# Work / life balance?



## shammy (May 30, 2013)

How is the work / life balance better in NZ? My hubby was wondering this and I think he's got a point - as I understand it, in NZ we can expect an average full-time working week of 40 hours and 20 days holiday per year, but only after working there for a year. Here in the UK full-time is 37.5 hours (only 1/2 an hour a day difference, I know, but still a difference) and we get more holiday, which you start to accrue and are able to take straight away. Hubby gets 25 days, and I get 13 plus 8 bank hol days (I work part time, and am able to take the actual bank holidays as if they are my days off, and then choose when to take the extra holidays. Pro rata my leave entitlement is 22.6 days). Plus we know we will get paid less for the equivalent job.

Just wondering if those of you living in NZ would say you have a better work / life balance, and if so, how? Thanks x


----------



## topcat83 (Apr 16, 2009)

shammy said:


> How is the work / life balance better in NZ? My hubby was wondering this and I think he's got a point - as I understand it, in NZ we can expect an average full-time working week of 40 hours and 20 days holiday per year, but only after working there for a year. Here in the UK full-time is 37.5 hours (only 1/2 an hour a day difference, I know, but still a difference) and we get more holiday, which you start to accrue and are able to take straight away. Hubby gets 25 days, and I get 13 plus 8 bank hol days (I work part time, and am able to take the actual bank holidays as if they are my days off, and then choose when to take the extra holidays. Pro rata my leave entitlement is 22.6 days). Plus we know we will get paid less for the equivalent job.
> 
> Just wondering if those of you living in NZ would say you have a better work / life balance, and if so, how? Thanks x


Hi there 
You're right about the 'normal' number of holidays and the working week - it is slightly less to our benefit than the UK equivalents. 

However, generally I have found that the number of hours you are expected to work as unpaid overtime is less, and the companies have much more understanding about 'work-life balance'. 
Of course this does depend on the company you end up in - so maybe I've been lucky.

Another observation - in Auckland people will start work at 9:00 am and finish at 5:30 to 6:00 pm. In Hamilton they'll start at 8:00 am and by 5:00 pm the office is like the Marie Celeste!


----------



## shammy (May 30, 2013)

In my job, the hours are different - I will be working shifts, although here it is common to be expected to stay beyond the end of a shift, so perhaps that will be a difference I will notice. Hubby isn't really expected to stay late but he'd be happy with starting and finishing a bit earlier. All depends on your job and the organisation you work for, I guess.

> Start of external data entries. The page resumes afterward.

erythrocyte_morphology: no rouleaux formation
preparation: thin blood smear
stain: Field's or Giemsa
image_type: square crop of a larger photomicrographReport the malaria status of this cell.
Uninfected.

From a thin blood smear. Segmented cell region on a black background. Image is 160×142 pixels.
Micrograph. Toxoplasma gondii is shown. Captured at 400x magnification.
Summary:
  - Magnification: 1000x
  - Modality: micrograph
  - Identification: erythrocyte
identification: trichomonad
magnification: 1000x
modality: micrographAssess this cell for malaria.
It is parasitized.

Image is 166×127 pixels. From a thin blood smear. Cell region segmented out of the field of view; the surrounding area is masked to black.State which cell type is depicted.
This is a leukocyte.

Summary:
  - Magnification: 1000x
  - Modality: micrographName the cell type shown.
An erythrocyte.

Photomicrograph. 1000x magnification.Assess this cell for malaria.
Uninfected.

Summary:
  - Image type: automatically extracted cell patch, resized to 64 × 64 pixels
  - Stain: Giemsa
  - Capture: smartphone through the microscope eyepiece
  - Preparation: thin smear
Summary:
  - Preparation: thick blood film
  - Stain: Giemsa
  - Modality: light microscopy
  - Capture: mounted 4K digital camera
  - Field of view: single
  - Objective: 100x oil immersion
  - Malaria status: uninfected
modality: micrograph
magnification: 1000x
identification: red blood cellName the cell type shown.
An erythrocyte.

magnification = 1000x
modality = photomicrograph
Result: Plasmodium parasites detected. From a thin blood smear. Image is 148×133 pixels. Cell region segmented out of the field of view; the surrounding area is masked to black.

Is the 20 days holiday just a minimum, which could be more depending on the employer? And what do you do during your first year, before you've earned paid holidays? Do employers tend to allow unpaid time off? I hope they don't expect you to work a whole year with no time off?

Lol, haven't even got a job yet and already I'm after time off!


----------



## topcat83 (Apr 16, 2009)

shammy said:


> In my job, the hours are different - I will be working shifts, although here it is common to be expected to stay beyond the end of a shift, so perhaps that will be a difference I will notice. Hubby isn't really expected to stay late but he'd be happy with starting and finishing a bit earlier. All depends on your job and the organisation you work for, I guess.
> 
> Is the 20 days holiday just a minimum, which could be more depending on the employer? And what do you do during your first year, before you've earned paid holidays? Do employers tend to allow unpaid time off? I hope they don't expect you to work a whole year with no time off?
> 
> Lol, haven't even got a job yet and already I'm after time off!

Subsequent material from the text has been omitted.